请说出下列条目中有多少行含有单词“feet”，只写数字。

▶ **条目摘录**:
※ ※ ※
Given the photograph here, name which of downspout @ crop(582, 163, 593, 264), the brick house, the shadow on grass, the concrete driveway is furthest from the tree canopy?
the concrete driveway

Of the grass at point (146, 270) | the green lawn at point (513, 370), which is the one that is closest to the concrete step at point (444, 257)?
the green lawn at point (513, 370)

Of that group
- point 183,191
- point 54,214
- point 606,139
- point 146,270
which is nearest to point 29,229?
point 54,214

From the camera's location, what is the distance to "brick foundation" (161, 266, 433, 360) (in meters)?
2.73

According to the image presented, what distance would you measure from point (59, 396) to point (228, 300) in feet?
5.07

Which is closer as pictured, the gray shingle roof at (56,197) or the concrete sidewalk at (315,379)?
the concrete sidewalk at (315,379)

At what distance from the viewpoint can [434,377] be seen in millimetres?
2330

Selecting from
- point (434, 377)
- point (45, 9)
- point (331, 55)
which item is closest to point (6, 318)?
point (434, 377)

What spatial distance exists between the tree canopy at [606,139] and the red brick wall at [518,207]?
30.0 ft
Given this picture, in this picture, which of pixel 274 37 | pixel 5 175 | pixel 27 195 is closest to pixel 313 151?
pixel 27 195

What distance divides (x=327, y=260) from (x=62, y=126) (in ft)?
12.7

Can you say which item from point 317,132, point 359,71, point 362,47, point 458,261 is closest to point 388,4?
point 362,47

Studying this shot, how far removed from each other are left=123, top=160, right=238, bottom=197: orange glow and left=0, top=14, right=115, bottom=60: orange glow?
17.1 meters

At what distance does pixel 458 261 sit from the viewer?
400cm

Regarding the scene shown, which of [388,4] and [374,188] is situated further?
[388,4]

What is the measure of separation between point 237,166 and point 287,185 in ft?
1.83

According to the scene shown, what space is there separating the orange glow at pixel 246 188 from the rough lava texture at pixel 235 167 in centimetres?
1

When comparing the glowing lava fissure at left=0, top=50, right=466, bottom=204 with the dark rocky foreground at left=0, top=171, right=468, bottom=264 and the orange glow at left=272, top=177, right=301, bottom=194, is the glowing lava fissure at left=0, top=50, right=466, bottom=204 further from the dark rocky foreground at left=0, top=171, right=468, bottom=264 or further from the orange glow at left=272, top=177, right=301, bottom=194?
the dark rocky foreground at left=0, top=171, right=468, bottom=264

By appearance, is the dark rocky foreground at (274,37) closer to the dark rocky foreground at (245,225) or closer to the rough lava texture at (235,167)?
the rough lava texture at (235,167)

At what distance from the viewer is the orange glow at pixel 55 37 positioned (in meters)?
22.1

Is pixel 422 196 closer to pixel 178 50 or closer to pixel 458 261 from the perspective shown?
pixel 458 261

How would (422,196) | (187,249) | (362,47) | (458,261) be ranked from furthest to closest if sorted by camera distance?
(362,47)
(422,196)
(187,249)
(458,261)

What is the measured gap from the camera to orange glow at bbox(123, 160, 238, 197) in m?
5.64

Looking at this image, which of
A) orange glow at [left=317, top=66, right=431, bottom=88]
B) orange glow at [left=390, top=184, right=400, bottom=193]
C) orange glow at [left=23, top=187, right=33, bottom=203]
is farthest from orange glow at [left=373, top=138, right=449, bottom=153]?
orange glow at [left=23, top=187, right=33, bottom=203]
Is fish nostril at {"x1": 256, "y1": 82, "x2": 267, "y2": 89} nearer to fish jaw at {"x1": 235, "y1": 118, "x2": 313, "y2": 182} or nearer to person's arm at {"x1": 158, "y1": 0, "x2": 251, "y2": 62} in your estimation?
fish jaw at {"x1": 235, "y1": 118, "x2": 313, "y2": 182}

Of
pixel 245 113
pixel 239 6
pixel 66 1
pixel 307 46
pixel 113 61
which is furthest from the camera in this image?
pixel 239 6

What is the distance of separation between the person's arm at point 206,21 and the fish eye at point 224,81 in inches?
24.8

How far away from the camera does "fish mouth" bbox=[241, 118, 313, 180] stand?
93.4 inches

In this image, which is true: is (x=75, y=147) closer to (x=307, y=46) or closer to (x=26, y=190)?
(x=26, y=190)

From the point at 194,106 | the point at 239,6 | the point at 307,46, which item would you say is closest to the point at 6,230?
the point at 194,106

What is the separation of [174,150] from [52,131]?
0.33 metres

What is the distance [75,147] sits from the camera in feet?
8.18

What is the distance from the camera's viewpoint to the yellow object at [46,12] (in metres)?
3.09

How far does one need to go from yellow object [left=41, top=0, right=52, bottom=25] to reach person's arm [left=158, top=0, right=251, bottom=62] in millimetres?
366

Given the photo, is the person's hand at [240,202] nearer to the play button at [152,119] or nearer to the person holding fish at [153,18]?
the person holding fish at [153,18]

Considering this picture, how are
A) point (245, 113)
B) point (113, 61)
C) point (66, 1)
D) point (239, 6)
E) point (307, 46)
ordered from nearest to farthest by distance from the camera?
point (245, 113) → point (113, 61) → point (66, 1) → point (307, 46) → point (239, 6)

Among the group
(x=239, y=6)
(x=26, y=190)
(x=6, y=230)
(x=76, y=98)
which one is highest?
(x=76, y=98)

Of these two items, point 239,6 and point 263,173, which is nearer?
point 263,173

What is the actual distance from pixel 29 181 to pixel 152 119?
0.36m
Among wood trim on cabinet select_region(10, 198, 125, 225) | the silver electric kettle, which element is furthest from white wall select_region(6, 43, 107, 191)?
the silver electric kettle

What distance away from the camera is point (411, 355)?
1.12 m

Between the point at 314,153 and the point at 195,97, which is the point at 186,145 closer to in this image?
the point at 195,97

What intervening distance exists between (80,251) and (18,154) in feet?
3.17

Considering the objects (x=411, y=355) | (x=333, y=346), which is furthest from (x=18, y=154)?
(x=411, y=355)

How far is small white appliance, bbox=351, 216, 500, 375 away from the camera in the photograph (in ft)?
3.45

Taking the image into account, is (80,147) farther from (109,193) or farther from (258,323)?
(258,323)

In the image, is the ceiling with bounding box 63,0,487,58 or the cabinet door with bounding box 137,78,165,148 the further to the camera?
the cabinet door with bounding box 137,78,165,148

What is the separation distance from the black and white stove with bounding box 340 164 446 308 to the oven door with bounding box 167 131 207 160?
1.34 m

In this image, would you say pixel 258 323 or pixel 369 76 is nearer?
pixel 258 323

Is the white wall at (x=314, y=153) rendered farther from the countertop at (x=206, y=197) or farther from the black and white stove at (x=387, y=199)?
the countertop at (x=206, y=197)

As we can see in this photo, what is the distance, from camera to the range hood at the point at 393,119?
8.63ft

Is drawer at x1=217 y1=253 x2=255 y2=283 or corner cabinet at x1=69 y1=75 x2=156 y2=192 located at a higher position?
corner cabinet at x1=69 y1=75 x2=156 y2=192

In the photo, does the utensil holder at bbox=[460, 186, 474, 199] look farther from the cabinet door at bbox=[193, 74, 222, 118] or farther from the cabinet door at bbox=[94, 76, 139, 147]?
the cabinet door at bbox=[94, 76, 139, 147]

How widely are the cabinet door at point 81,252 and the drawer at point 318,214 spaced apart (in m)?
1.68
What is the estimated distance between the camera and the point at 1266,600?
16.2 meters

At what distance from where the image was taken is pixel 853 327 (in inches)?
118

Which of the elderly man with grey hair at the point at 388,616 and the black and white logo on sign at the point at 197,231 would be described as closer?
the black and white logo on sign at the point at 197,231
※ ※ ※
▶ **结果如下**: 3